The class action, lodged in May 2016, comprises an estimated 100,000 former and current mineworkers who developed the disease while working in any one of the gold mines belonging to the respondent mining companies after 1965.


Lonmin’s labour plan pledges

Lonmin is being accused that it was yet to comply with its social and labour plan (SLP), following heads of states and business leaders meeting for the World Economic Forum on Africa in Durban.  Mining Forum of SA, a non-profit organisation, advocating for the rights of mining communities, said that the protests were related to the poverty that surrounded Lonmin’s Marikana mines.  The forum’s founder, Blessings Ramoba, said Lonmin continued to disregard the implementation of the SLP, for both housing programmes and local economic development programmes. While the company had met most of its SLP targets in a difficult environment, the fragility of commodity prices hindered the progression of its SLP implementation.

Metrorail suspends JHB-Vereeniging train service

Metrorail suspended morning peak train services last Tuesday between Johannesburg and Vereeniging, after service delivery protesters placed objects on the tracks and set them alight.  The service delivery protest, which started at 02:00 in Kliptown, affected the safe movement of trains to and from Vereeniging.  Businesses were closed as protesters clash with police.  Rubber bullets and teargas were fired to disperse the crowd and several cars, including a police vehicle, were damaged.

Sit-in by nurses averted as Bhisho commits to jobs

An “indefinite sit-in” at the Eastern Cape provincial health department headquarters by a group of unemployed nurses was averted on Wednesday after the Bhisho government’s eleventh-hour commitment to create 52 nursing posts for them.  Leaders of the protesting group, representing about 200 graduates from the government-funded Lilitha Nursing College, were locked in meetings for hours with senior departmental officials, including the department’s superintendent-general Dr Thobile Mbengashe. 
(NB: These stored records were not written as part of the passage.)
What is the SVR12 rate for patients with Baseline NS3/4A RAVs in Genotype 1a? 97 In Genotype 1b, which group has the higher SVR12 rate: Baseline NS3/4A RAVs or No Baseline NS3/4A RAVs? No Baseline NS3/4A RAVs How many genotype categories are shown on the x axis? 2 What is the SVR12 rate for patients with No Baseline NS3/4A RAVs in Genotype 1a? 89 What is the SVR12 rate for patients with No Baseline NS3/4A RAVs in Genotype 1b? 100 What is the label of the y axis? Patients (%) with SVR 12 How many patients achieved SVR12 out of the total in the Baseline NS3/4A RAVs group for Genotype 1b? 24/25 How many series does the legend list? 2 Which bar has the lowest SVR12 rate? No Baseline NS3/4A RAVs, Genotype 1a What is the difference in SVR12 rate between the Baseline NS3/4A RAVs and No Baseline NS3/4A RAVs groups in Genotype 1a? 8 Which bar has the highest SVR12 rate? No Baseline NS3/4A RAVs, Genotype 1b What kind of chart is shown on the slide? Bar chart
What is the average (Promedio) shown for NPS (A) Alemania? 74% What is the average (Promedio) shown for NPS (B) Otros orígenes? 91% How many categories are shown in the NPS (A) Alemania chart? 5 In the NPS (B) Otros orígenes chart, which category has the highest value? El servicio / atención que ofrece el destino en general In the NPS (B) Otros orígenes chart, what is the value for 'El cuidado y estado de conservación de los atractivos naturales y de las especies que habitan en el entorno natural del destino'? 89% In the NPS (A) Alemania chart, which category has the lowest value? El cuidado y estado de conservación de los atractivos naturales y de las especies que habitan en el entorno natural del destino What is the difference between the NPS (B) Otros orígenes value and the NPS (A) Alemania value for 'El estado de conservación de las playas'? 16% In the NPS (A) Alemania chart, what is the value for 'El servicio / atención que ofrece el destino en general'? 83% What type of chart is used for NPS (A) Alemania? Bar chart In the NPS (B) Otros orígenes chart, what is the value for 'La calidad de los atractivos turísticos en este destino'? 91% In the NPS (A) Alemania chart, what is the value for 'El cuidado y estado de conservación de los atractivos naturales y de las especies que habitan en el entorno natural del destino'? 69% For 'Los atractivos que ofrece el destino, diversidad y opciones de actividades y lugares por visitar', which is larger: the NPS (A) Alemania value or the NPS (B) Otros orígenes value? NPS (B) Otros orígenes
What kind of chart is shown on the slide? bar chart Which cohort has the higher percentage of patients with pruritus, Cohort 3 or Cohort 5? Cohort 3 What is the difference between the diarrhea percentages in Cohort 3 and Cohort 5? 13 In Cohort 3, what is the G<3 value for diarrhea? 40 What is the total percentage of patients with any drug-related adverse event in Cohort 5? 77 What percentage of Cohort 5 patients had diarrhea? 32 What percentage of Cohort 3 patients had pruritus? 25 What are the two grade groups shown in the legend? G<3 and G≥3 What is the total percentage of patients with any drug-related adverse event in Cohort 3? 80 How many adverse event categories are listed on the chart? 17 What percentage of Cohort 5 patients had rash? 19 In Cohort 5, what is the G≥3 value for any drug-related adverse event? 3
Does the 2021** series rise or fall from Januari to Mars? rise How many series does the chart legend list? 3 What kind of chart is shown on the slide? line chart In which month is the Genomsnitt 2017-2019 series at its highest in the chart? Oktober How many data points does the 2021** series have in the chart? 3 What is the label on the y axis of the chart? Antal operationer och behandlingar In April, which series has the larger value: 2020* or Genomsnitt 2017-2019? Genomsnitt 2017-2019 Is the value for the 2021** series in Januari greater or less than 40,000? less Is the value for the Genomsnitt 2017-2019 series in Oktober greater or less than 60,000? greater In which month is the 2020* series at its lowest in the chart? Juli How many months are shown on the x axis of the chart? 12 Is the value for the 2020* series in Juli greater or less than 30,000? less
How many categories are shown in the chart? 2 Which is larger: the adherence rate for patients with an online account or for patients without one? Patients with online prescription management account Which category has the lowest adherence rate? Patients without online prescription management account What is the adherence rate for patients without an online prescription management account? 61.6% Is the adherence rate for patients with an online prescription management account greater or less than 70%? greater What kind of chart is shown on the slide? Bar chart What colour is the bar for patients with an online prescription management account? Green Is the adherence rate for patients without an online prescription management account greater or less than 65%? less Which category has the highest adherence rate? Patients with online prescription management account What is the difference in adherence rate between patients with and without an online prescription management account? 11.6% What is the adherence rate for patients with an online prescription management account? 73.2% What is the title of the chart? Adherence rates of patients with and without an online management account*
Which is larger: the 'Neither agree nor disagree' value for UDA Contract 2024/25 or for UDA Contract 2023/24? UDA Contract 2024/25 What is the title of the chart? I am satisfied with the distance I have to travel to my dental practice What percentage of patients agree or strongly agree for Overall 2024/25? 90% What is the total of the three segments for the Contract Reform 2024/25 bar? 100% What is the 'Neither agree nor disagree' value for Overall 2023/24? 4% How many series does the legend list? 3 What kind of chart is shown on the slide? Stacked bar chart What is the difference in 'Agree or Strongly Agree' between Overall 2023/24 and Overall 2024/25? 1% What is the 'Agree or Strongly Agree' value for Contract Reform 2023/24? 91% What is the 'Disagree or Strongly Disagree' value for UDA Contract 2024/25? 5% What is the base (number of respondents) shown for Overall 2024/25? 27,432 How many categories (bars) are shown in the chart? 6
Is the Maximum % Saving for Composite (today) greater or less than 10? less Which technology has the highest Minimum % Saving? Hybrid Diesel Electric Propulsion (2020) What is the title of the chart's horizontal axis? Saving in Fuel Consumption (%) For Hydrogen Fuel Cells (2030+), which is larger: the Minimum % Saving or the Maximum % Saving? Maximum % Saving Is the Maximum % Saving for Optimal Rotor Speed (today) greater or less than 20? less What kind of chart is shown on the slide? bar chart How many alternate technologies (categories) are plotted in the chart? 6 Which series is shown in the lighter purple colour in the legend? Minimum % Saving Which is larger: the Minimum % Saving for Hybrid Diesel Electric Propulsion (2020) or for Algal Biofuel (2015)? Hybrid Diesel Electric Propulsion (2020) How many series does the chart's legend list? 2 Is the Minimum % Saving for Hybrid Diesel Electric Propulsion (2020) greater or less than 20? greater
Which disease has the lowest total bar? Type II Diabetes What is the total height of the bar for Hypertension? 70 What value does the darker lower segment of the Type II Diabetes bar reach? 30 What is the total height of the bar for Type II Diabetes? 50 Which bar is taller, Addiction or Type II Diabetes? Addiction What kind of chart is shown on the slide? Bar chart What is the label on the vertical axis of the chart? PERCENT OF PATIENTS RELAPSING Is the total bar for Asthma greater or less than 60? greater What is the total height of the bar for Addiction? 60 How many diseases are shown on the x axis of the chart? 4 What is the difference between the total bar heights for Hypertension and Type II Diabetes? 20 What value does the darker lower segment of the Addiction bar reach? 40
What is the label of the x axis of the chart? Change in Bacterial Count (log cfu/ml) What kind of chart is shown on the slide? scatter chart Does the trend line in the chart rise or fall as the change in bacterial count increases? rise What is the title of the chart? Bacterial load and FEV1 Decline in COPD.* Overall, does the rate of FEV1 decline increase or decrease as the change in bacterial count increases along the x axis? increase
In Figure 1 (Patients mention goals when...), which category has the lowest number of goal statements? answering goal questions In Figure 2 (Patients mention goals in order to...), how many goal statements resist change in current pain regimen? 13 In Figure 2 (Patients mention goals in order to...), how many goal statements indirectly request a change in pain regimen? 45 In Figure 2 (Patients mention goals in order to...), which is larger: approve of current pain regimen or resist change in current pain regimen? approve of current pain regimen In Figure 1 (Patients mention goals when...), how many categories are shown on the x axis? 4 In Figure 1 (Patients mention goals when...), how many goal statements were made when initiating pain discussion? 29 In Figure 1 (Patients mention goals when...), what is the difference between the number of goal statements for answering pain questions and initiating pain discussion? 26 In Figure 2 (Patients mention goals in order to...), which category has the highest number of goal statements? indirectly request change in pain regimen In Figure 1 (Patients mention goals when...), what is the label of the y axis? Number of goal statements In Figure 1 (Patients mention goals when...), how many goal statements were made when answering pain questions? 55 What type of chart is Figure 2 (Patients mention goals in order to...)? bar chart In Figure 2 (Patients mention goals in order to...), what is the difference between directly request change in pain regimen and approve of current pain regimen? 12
Workers shunned President Zuma at Workers’ Day rally

Workers prevented President Jacob Zuma from addressing a Cosatu Workers Day rally in Bloemfontein on Workers’ Day.  In April, the union federation called for Zuma to step down, since it no longer believed he was the best person to lead the ANC and the country.  Then Cosatu affiliates Nehawu and the CWU said they did not want Zuma addressing the rally.  At the event,

members of Nehawu, Sadtu and the NUM chanted “Zuma must go” as officials tried to get the programme under way.  They also booed Cosatu president Sdumo Dlamini, which led to all speeches being cancelled.  Cosatu held several rallies around the country, addressed by ANC leaders and their reception illustrated the faultlines in the governing party.

Numsa, Saftu join forces in Durban on Workers Day

Numsa joined forces with the newly formed SA Federation of Trade Unions (Saftu) to mark this year’s Workers’ Day in Durban.  Following Numsa General-Secretary Irvin Jim’s address, Saftu’s general secretary, Zwelinzima Vavi, addressed the crowd and did not waste any time talking about the events in Bloemfontein where rival federation Cosatu had to call off its May Day rally after President Jacob Zuma was incessantly heckled and booed by some members.

Amcu celebrates Workers Day in Welkom

The Association of Mineworkers and Construction Union (Amcu) celebrated Workers’ Day with a rally at the Griffons Rugby Stadium in the Free State.  National treasurer Jimmy Gama, outlining the union’s plan of action for the year, said they would be intensifying their fight to improve the working conditions of mineworkers by seeking to ensure that mines paid their workers a living wage.